----- Данные для задания -----

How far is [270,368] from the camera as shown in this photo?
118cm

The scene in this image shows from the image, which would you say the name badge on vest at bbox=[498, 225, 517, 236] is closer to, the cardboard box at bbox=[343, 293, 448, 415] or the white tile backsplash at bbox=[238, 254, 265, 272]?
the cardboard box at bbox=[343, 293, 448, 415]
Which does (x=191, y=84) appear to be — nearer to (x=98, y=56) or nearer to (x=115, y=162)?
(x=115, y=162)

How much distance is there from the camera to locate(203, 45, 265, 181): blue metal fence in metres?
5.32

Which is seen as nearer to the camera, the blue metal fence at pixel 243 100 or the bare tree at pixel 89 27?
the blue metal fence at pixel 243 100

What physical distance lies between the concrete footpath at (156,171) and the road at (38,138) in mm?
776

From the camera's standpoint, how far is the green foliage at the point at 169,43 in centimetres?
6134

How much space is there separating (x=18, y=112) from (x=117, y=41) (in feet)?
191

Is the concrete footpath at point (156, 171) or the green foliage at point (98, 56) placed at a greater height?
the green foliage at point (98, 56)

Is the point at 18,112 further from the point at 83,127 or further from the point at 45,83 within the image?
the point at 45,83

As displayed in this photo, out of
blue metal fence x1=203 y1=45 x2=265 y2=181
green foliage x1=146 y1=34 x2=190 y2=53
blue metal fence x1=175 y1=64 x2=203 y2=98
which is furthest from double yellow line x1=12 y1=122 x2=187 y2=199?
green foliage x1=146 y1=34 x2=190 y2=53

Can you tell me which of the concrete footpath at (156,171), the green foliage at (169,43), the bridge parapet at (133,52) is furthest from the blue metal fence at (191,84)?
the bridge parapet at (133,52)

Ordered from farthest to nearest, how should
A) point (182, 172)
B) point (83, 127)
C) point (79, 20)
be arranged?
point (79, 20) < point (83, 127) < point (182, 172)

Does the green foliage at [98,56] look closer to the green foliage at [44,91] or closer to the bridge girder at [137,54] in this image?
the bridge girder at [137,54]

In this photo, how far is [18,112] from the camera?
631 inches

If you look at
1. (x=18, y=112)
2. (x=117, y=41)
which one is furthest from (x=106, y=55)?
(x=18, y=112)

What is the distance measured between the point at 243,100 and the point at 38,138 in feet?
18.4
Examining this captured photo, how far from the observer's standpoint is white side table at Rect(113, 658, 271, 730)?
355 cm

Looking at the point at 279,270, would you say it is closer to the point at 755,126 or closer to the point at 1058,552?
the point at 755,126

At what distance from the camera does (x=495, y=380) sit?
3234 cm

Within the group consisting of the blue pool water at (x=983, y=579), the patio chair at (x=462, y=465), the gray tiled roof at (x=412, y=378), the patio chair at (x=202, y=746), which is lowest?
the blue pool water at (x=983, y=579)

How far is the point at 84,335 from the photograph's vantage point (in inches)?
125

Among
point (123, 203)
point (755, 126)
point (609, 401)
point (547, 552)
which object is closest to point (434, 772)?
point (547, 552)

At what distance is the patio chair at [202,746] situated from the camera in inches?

-----

→ **Задание и требования**
Перепишите без изменений строки записей от строки с «Examining this captured» до конца записей, включая обе границы.

→ **Результат выполнения**
Examining this captured photo, how far from the observer's standpoint is white side table at Rect(113, 658, 271, 730)?
355 cm

Looking at the point at 279,270, would you say it is closer to the point at 755,126 or closer to the point at 1058,552?
the point at 755,126

At what distance from the camera does (x=495, y=380) sit?
3234 cm

Within the group consisting of the blue pool water at (x=983, y=579), the patio chair at (x=462, y=465), the gray tiled roof at (x=412, y=378), the patio chair at (x=202, y=746), which is lowest?
the blue pool water at (x=983, y=579)

How far is the point at 84,335 from the photograph's vantage point (in inches)?
125

Among
point (123, 203)
point (755, 126)
point (609, 401)
point (547, 552)
which object is closest to point (434, 772)?
point (547, 552)

At what distance is the patio chair at [202,746] situated from the camera in inches?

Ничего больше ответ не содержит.